[Text provided]
Why Taking A Societal Perspective Is Challenging For Value Assessment Frameworks And Payers

While compelling arguments exist for value frameworks to assume a societal perspective, in practice it is challenging for them to do so. ICER’s reports, for example, are used by private and public payers, whose budgets do not pay for patient or caregiver time costs, or for costs that fall on non-health sectors. (ICER reports may also be used by other groups such as employers, clinical guideline committees, and patient groups.) Moreover, individual enrollees tend to remain with private health plans for relatively short periods of time. Studies have reported, for example, that 20 percent of Americans switch insurance plans each year. Given the purviews of organizations they tend to inform, value assessment frameworks can hardly be faulted for taking a narrow perspective in their CEAs or a short-term window in their budget impact analyses. The problem is not the value assessment frameworks so much as the misaligned incentives in the health marketplace in which they operate.

To be fair, there may be other reasons why societal perspectives are generally not conducted, including challenges in collecting data and the uncertainty that comes with assumptions around the broad impact of health interventions on non-health sectors. The Second Panel on Cost-Effectiveness in Health and Medicine discussed these challenges extensively and included two worked examples to illustrate how they can be addressed.

What To Do?

In the United States, no individual payer takes a broad societal perspective. Even the Medicare program, though funded by taxpayers as well as its beneficiaries, does not cover all health costs associated with interventions and does not pay for non-health costs. In theory, the US government might create a single health technology assessment (HTA) organization and mandate that it issue cost-effectiveness analyses using a societal perspective. However, proposing such a step would very likely engender concerns in some quarters about the perils of a lone bureaucracy in charge of analyses and the shortcomings of “one-size-fits-all” medicine.

In a sense, some stakeholders want it both ways: to retain the country’s decentralized, pluralistic health system, but also to have HTA bodies that take a societal perspective. There is an irony here: a single HTA entity with a broad purview would be opposed by the same parties who favor a societal perspective.

In this environment, there is still a useful role for CEA. Ideally, analysts conducting CEAs should follow the Second Panel’s recommendation to report studies using both a health and a societal perspective. As noted, this would help clarify for audiences the broad consequences omitted in narrow perspectives. At the very least, cost effectiveness analysts should clearly delineate their perspectives and list the components included and excluded, as the Second Panel recommends.

Beyond that, several larger reforms would help. First, there should be more focus on the displacement of inefficient services in the existing system, and not simply a focus on new technologies. (Notably, ICER’s updated framework highlights the importance of identifying lowvalue services as part of the evidence review process, and states that future reports will include a list of cost-saving measures in the health system in the relevant clinical area.) Second, experiments should continue on bundled payment and other value-based payment arrangements that create incentives for providers to manage patients as efficiently as possible regardless of the service mix used. Finally, the system would benefit from outcome-based contracting approaches to reward products which improve performance.

Note 1

Dr. Neumann served as a member and co-chair.

Author’s Note

Funding support was provided by Pfizer, Inc, to Precision Health Economics (PHE). In addition to his positions as Director of the Center for the Evaluation of Value and Risk in Health at the Institute for Clinical Research and Health Policy Studies at Tufts Medical Center, and Professor of Medicine at Tufts University School of Medicine, Dr. Neumann is a consultant to PHE.

[Tasks for this exercise]
A: Copy the passage of the text on value assessment frameworks from "Dr. Neumann served" up to and including "consultant to PHE.".
B: Render this sentence from the text on value assessment frameworks in Spanish: "In the United States, no individual payer takes a broad societal perspective."

[Saved data entries]
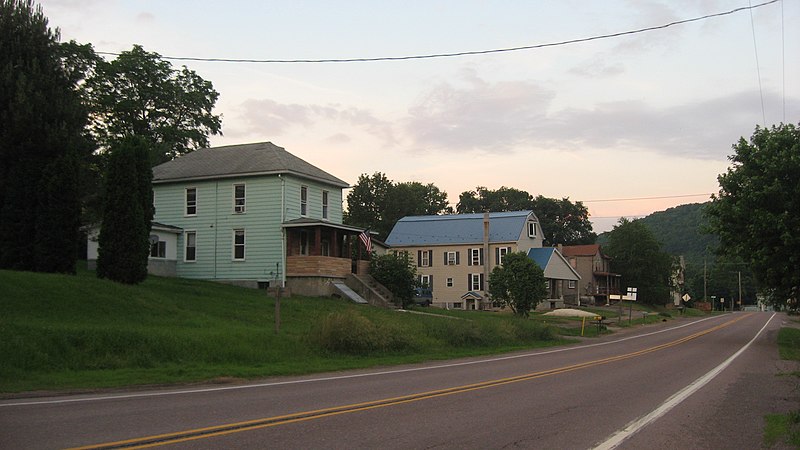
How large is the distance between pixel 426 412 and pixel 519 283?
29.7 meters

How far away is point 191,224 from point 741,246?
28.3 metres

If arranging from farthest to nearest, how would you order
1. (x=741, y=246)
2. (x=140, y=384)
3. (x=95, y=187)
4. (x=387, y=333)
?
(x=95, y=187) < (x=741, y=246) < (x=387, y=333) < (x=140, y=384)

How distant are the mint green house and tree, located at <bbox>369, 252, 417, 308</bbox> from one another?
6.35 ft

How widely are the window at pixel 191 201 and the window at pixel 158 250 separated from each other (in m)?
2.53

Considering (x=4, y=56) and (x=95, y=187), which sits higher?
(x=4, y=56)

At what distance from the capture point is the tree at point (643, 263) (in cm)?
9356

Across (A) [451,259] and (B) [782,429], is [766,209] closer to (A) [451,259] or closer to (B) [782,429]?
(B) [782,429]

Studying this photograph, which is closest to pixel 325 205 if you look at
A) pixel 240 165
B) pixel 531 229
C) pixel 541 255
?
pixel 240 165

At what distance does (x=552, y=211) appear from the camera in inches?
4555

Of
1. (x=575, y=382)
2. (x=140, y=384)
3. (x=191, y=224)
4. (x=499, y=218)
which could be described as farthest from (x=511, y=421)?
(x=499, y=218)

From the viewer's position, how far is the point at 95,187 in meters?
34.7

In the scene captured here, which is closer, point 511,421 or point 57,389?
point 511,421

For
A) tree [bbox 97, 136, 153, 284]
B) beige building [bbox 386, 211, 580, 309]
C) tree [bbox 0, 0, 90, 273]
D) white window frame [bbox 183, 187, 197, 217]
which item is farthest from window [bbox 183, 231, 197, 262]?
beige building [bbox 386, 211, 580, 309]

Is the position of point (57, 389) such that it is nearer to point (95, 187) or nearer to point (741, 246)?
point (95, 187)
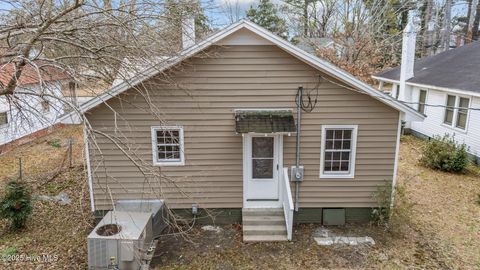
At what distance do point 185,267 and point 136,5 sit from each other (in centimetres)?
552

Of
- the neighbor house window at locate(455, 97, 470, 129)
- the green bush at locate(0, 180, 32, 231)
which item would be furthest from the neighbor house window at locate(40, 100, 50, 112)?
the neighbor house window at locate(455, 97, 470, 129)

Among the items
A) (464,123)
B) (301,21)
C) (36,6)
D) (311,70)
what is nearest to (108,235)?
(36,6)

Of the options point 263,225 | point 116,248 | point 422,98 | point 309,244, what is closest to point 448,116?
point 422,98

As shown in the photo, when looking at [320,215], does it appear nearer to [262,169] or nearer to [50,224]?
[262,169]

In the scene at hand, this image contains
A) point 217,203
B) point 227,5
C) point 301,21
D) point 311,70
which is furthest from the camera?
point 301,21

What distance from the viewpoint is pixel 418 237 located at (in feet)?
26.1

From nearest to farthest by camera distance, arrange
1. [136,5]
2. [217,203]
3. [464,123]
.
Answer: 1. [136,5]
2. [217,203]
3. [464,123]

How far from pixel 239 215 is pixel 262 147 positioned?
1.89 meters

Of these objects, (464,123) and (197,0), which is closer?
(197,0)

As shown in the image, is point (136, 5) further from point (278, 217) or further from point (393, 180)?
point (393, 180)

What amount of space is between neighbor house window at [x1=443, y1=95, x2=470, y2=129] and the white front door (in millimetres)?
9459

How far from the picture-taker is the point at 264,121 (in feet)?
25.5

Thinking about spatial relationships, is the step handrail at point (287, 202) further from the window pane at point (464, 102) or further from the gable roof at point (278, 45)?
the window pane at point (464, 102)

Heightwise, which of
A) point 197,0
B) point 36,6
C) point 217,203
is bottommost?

[Task results]
A:
Dr. Neumann served as a member and co-chair.

Author’s Note

Funding support was provided by Pfizer, Inc, to Precision Health Economics (PHE). In addition to his positions as Director of the Center for the Evaluation of Value and Risk in Health at the Institute for Clinical Research and Health Policy Studies at Tufts Medical Center, and Professor of Medicine at Tufts University School of Medicine, Dr. Neumann is a consultant to PHE.

B: En los Estados Unidos, ningún pagador individual adopta una perspectiva social amplia.